━━━━━ DATASET ━━━━━
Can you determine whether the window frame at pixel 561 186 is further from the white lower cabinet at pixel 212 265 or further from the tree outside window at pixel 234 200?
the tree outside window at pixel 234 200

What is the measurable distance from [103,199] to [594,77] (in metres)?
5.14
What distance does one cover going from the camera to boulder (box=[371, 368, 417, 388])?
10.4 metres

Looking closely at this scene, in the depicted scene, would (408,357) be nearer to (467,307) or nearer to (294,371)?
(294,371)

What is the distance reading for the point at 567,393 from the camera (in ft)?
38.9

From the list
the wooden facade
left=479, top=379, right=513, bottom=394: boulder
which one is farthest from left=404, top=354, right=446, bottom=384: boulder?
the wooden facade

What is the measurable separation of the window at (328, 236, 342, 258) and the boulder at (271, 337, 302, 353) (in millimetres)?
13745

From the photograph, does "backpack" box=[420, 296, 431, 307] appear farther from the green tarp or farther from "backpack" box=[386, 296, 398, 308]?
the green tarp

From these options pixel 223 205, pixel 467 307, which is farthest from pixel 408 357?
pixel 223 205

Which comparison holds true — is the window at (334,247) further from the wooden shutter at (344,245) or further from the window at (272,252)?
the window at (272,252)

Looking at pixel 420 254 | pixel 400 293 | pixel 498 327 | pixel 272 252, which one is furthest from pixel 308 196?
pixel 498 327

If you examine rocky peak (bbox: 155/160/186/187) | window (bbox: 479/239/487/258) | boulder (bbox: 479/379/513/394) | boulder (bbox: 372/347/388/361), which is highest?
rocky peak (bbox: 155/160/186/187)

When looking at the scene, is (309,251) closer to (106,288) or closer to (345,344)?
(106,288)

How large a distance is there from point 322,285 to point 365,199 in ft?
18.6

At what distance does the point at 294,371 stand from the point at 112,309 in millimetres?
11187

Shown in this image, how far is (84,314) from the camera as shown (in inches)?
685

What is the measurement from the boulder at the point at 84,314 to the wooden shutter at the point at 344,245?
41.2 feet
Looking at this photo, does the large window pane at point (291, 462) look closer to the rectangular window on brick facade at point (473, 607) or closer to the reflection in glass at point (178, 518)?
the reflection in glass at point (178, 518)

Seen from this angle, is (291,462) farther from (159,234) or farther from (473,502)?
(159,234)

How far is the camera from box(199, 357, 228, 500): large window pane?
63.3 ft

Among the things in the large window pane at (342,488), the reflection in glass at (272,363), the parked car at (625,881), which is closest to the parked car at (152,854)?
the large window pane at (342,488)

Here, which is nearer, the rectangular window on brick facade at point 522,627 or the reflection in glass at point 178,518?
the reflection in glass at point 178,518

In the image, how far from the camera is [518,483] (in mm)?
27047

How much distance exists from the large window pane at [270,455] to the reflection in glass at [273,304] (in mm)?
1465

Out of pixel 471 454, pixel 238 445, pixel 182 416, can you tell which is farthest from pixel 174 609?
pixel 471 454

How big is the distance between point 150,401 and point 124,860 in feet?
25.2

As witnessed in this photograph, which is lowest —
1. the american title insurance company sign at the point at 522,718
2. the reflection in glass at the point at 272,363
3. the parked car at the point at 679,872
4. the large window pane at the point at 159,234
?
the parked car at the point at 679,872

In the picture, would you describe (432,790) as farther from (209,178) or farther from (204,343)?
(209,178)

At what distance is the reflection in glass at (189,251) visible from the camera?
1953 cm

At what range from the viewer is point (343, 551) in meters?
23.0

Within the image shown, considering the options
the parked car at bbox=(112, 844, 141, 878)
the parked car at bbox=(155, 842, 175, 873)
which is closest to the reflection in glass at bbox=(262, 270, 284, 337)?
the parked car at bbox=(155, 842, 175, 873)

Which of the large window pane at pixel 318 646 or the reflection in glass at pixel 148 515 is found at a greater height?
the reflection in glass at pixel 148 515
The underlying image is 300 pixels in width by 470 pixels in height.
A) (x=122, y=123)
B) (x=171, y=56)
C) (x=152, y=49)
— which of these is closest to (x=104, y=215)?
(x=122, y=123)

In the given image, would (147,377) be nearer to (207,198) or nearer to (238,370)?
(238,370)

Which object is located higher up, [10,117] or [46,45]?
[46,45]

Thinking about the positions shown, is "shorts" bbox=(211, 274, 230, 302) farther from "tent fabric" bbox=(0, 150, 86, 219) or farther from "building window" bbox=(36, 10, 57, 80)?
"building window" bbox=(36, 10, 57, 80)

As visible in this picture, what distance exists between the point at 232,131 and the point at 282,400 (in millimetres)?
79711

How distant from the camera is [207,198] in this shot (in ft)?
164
━━━━━
**REQUIREMENT**. Give exactly the lines from the one with "At what distance is" to the end of the entries, nothing before them.

**OUTPUT OF THE EXERCISE**.
At what distance is the reflection in glass at (189,251) visible from the camera?
1953 cm

At what range from the viewer is point (343, 551) in meters?
23.0

Within the image shown, considering the options
the parked car at bbox=(112, 844, 141, 878)
the parked car at bbox=(155, 842, 175, 873)
which is closest to the reflection in glass at bbox=(262, 270, 284, 337)?
the parked car at bbox=(155, 842, 175, 873)

Which of the large window pane at pixel 318 646 or the reflection in glass at pixel 148 515 is found at a greater height?
the reflection in glass at pixel 148 515
The underlying image is 300 pixels in width by 470 pixels in height.
A) (x=122, y=123)
B) (x=171, y=56)
C) (x=152, y=49)
— which of these is closest to (x=104, y=215)?
(x=122, y=123)

In the given image, would (147,377) be nearer to (207,198) or nearer to (238,370)?
(238,370)

Which object is located higher up, [10,117] or [46,45]?
[46,45]

Thinking about the positions shown, is "shorts" bbox=(211, 274, 230, 302) farther from "tent fabric" bbox=(0, 150, 86, 219) or farther from "building window" bbox=(36, 10, 57, 80)?
"building window" bbox=(36, 10, 57, 80)

As visible in this picture, what distance exists between the point at 232,131 and the point at 282,400 (in millimetres)?
79711

How distant from the camera is [207,198] in this shot (in ft)?
164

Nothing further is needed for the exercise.